Once installed in the male-type connector 10, the cables 130 may be easily terminated to the multi-outlet module 44. For example, six cables containing eight contacts each (48 connections in total) can be terminated in one simple motion (i.e., pushing the male-type connector 10 and the multi-outlet module 44 together). Time and cost savings may be realized by reduced installation time required to connect the male-type connector 10 and the multi-outlet module 44 together. Further, the male-type connector 10, the female-type connector 12, and/or the multi-outlet module 44 may be used in ultra high density systems.
The foregoing described embodiments depict different components contained within, or connected with, different other components. It is to be understood that such depicted architectures are merely exemplary, and that in fact many other architectures can be implemented which achieve the same functionality. In a conceptual sense, any arrangement of components to achieve the same functionality is effectively “associated” such that the desired functionality is achieved. Hence, any two components herein combined to achieve a particular functionality can be seen as “associated with” each other such that the desired functionality is achieved, irrespective of architectures or intermedial components. Likewise, any two components so associated can also be viewed as being “operably connected,” or “operably coupled,” to each other to achieve the desired functionality.
While particular embodiments of the present invention have been shown and described, it will be obvious to those skilled in the art that, based upon the teachings herein, changes and modifications may be made without departing from this invention and its broader aspects and, therefore, the appended claims are to encompass within their scope all such changes and modifications as are within the true spirit and scope of this invention. Furthermore, it is to be understood that the invention is solely defined by the appended claims. It will be understood by those within the art that, in general, terms used herein, and especially in the appended claims (e.g., bodies of the appended claims) are generally intended as “open” terms (e.g., the term “including” should be interpreted as “including but not limited to,” the term “having” should be interpreted as “having at least,” the term “includes” should be interpreted as “includes but is not limited to,” etc.).
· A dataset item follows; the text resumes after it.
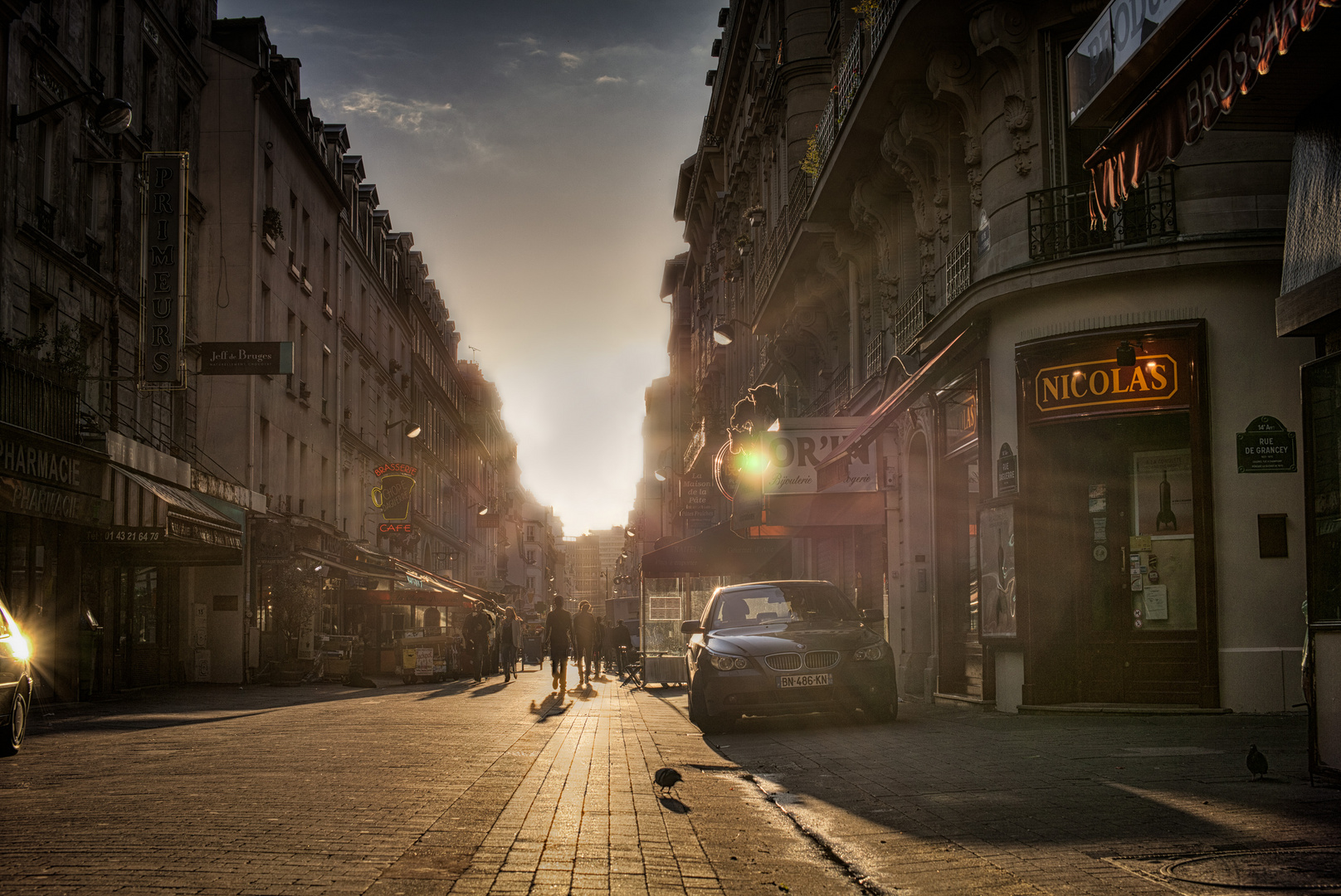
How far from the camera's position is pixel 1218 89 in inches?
238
It will be further understood by those within the art that if a specific number of an introduced claim recitation is intended, such an intent will be explicitly recited in the claim, and in the absence of such recitation no such intent is present. For example, as an aid to understanding, the following appended claims may contain usage of the introductory phrases “at least one” and “one or more” to introduce claim recitations. However, the use of such phrases should not be construed to imply that the introduction of a claim recitation by the indefinite articles “a” or “an” limits any particular claim containing such introduced claim recitation to inventions containing only one such recitation, even when the same claim includes the introductory phrases “one or more” or “at least one” and indefinite articles such as “a” or “an” (e.g., “a” and/or “an” should typically be interpreted to mean “at least one” or “one or more”); the same holds true for the use of definite articles used to introduce claim recitations. In addition, even if a specific number of an introduced claim recitation is explicitly recited, those skilled in the art will recognize that such recitation should typically be interpreted to mean at least the recited number (e.g., the bare recitation of “two recitations,” without other modifiers, typically means at least two recitations, or two or more recitations).
Accordingly, the invention is not limited except as by the appended claims.